Aim of the exercise →
From the business risk passage below, copy word for word the stretch that begins at "the size and" and ends after "as business warrants.".

-- START Excerpted passage --

No information is presented regarding industry segments. We are presently engaged in the production and marketing of a plastic boys toilet-training device and have no current plans to participate in another business or industry. Reference is made to the statements of income and financial statements included herewith.



6


 

Risk Factors Related to Our Business

 

We are subject to certain substantial risks inherent to our business and set forth or referred to herein. Prospective investors in our securities should carefully consider, among other potential risks, the following risk factors as well as all other information set forth or referred to herein before considering an investment in our common stock. An investment in our shares involves a high degree of risk. If any of the following events or outcomes actually occurs, operating results and financial condition would likely suffer. As a result, the trading price of our common stock could decline and an investor may lose all or part of the money they paid to purchase their shares.

 

We have a limited operating history and have not recorded operating profits since inception. Continuing losses may exhaust capital resources and force us to discontinue operations.

 

We were incorporated in December 1999 as a wholly owned subsidiary of LiL Marc, Inc. (Nevada). At that time we acquired from LiL Marc, Inc. (Nevada) the U.S. patent rights to the LiL Marc “Training Urinal,” the trade name “LiL Marc” and rights to manufacture and market the product. LiL Marc, Inc.(Nevada) initially acquired the rights to the LiL Marc product in 1997and marketed the product until the rights were assigned to us in 1999. Since acquiring the product rights from LiL Marc, Inc. (Nevada), we have had a limited operating history and incurred net losses since inception. From inception through December 31, 2007, we have incurred cumulative losses of approximately $156,445. There can be no assurance that we will produce future material revenues or achieve profitability in the immediate future or at any time, or that we will operate on a profitable basis. The potential to generate profits from our business depends on many factors, including the following:

 

 

the ability to secure adequate funding to increase marketing and fund future production of our product;

 

 

the size and timing of future customer orders, product delivery and customer acceptance, if required;

 

 

the costs of maintaining and expanding operations; and

 

 

the ability to attract and retain a qualified work force as business warrants.

-- END Excerpted passage --
-- START Supplied information --

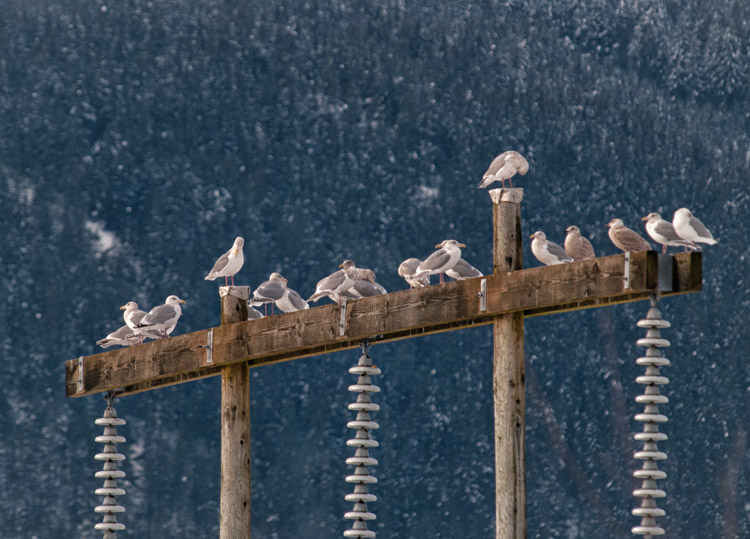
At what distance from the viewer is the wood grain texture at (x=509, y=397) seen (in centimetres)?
1066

-- END Supplied information --

Full solution →
the size and timing of future customer orders, product delivery and customer acceptance, if required;

 

 

the costs of maintaining and expanding operations; and

 

 

the ability to attract and retain a qualified work force as business warrants.